Fim da aula de matemática, os vinte alunos do 6º ano do Colégio Oswald de Andrade, em São Paulo, se dispersam e conversam alto. Em meio à balbúrdia, a professora da disciplina seguinte entra na sala, posta-se em frente ao grupo e pergunta: “Vocês acham que a mente de vocês tem mais pensamentos positivos ou negativos?”. A maioria grita: “Negativos!”. Eles contam ter medo de ir mal numa prova, machucar-se no jogo de futebol e fazer algo que resulte em bronca dos pais. A professora, então, diz que eles podem treinar o corpo para melhorar isso. “Sentem-se com as costas eretas, mãos nos joelhos e pés no chão. Respirem fundo, fechem os olhos e prestem atenção nas palavras boas que vou dizer.” Ela pede que eles se imaginem no quarto de casa de manhã e que emitam um pensamento de felicidade. Após quatro minutos, findo o exercício, a classe está notoriamente mais tranquila. Os estudantes passam a falar mais baixo e aparentar calma. Perguntados, todos dizem se sentir mais relaxados. O que se viu foi uma aula de meditação para crianças, prática adotada em duas dezenas de escolas particulares de São Paulo e do Rio de Janeiro. Nos Estados Unidos, estima-se que 1 milhão de meninos e meninas sejam adeptos regulares da meditação, disciplina eletiva na maior parte dos estados.

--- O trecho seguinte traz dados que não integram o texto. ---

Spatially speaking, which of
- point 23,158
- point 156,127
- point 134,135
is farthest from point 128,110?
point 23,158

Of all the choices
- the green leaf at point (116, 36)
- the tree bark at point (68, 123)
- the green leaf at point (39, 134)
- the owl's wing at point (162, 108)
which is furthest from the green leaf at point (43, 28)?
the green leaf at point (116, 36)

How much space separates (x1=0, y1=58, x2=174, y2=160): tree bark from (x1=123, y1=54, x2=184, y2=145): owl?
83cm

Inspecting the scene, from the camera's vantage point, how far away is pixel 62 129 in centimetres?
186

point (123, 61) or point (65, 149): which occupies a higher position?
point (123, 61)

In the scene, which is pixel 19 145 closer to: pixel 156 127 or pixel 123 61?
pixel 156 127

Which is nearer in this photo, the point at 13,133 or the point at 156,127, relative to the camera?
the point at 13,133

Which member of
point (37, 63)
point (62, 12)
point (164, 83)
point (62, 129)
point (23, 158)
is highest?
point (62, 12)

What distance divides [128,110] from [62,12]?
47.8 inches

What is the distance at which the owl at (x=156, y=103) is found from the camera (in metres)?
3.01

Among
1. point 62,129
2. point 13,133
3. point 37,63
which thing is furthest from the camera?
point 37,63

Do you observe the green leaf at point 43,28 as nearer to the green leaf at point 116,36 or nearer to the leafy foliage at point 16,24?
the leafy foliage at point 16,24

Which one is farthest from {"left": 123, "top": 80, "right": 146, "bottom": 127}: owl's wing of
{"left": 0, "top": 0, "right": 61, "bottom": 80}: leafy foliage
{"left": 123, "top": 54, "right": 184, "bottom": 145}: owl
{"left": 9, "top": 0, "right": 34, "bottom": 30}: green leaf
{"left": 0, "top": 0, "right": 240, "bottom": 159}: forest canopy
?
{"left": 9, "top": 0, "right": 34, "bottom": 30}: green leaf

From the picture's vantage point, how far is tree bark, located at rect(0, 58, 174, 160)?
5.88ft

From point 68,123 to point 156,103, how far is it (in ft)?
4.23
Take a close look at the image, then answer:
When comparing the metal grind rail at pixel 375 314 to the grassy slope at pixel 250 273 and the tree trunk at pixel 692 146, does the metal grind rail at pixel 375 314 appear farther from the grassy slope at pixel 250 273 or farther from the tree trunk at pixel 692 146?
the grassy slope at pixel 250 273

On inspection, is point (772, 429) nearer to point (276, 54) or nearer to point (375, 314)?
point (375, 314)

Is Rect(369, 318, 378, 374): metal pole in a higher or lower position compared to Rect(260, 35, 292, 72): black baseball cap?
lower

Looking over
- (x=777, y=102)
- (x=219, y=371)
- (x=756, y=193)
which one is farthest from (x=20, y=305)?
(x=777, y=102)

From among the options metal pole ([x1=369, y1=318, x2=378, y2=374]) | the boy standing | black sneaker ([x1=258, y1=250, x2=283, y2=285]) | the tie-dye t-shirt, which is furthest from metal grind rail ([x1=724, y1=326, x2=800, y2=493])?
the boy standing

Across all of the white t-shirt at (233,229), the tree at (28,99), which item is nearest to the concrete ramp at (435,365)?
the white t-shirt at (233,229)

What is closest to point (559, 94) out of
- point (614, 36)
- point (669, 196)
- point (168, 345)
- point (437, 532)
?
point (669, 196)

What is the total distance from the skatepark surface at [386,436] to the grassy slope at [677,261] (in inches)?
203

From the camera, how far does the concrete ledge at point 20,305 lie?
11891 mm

Um levantamento publicado na revista científica americana Psychology Research and Behavior Management mostrou que os efeitos já comprovados da meditação são poderosos no organismo infantil. Das vinte crianças de 9 anos analisadas, todas com algum grau de ansiedade, apenas as que se exercitaram na prática (por 45 minutos diários em oito semanas) apresentaram melhoras em aspectos emocionais, como maior socialização e redução de sentimentos como tristeza, medo e raiva, além de aumento da concentração. A melhora geral foi da ordem de 35%, diz o levantamento. Uma das explicações para esse bom resultado reside no fato de que o cérebro da criança é mais receptivo a estímulos, por estar em formação. “Quanto antes ela passar a praticar, mais eficaz será a ação”, diz a pediatra Paula Pasqualucci, instrutora do Estúdio de Meditação Moved by Mindfulness, em São Paulo. Manuela Eizirik Polanczyk, de 9 anos, começou a meditar há dois meses, em casa, com a irmã Clara, de 6 anos. A mãe, Mariana, adepta da prática, contratou uma professora para iniciar as meninas nos exercícios. Manuela gostou: “Isso me acalma quando estou irritada ou triste”.
Para aumentar a capacidade de concentração e relaxamento, o praticante da meditação é ensinado a ter “consciência plena” do momento presente — algo que os adultos conseguem mais facilmente: quase sempre, basta que prestem atenção na própria respiração. Com as crianças, é diferente. “Elas precisam de situações mais figurativas, como imaginar-se em algum lugar descrito em detalhes”, diz Daniela Degani, professora de meditação do Oswald de Andrade e de outras escolas. Os efeitos na saúde começaram a ser estudados nos anos 70. Comprovou-se, então, que o hábito de esvaziar a mente ajuda a controlar as taxas de hormônios ligados ao stress. Na década de 90, as pesquisas avançaram com o aperfeiçoamento dos exames de imagem cerebral. Entre as crianças, elas tiveram início há uma década apenas — mas os ânimos dos pequenos já parecem mais serenos.